Salamander-like creature lived millions of years before dinosaurs
UNDATED (WKRC) – Scientists have recently discovered the fossil of a salamander-like creature that they believe lived 40 million years before the first dinosaur.
On Wednesday, the Field Museum in Chicago released a publication detailing their discovery.
“Forty million years before the first dinosaurs evolved, a ferocious predator lurked in the swampy waters,” reads the article.
Gaiasia jennyae is a swamp creature with a skull over two feet long and massive fangs lining its interlocking jaw.
“Gaiasia jennyae was considerably larger than a person, and it probably hung out near the bottom of swamps and lakes,” said Jason Pardo, a United States National Science Foundation postdoctoral fellow at the Field Museum and co-lead author of the original study. “The whole front of the mouth is just giant teeth. It’s a big predator…”
A biologist from the University of Chicago who was unrelated to the project said, “It’s acting like an aggressive stapler.”
The team who made the original find were shocked to see the large creature atop an octopus fossil. They collected other specimen, realizing how large and fascinating the creature was.

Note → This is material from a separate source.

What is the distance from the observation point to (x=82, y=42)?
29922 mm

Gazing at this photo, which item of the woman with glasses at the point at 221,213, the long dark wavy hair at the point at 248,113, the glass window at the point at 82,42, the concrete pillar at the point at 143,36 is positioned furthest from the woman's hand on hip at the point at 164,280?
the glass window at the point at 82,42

“We had some really fantastic material, including a complete skull, that we could then use to compare with other animals from this age and get a sense of what this animal was and what makes it unique,” said Pardo.
Scientists believe Gaiasia jennyae lived during an ice age, but didn’t evolve to adapt to the warming world like many other species did. Despite this, the creature somehow persevered much longer than similar species.
“Gaiasia is a stem tetrapod — it’s a holdover from that earlier group, before they evolved and split into groups that would become mammals and birds and reptiles and amphibians, which are called crown tetrapods,” Pardo said. “It’s really, really surprising that Gaiasia is so archaic. It was related to organisms that went extinct probably 40 million years prior.”
Even more impressive is Gaiasia’s size. Surviving species from so many years ago often lived by hiding from predators and adapting to their environment. Gaiasia, on the other hand, is big and aggressive.
“Gaiasia is big, and it is abundant, and it seems to be the primary predator in its ecosystem,” said Pardo.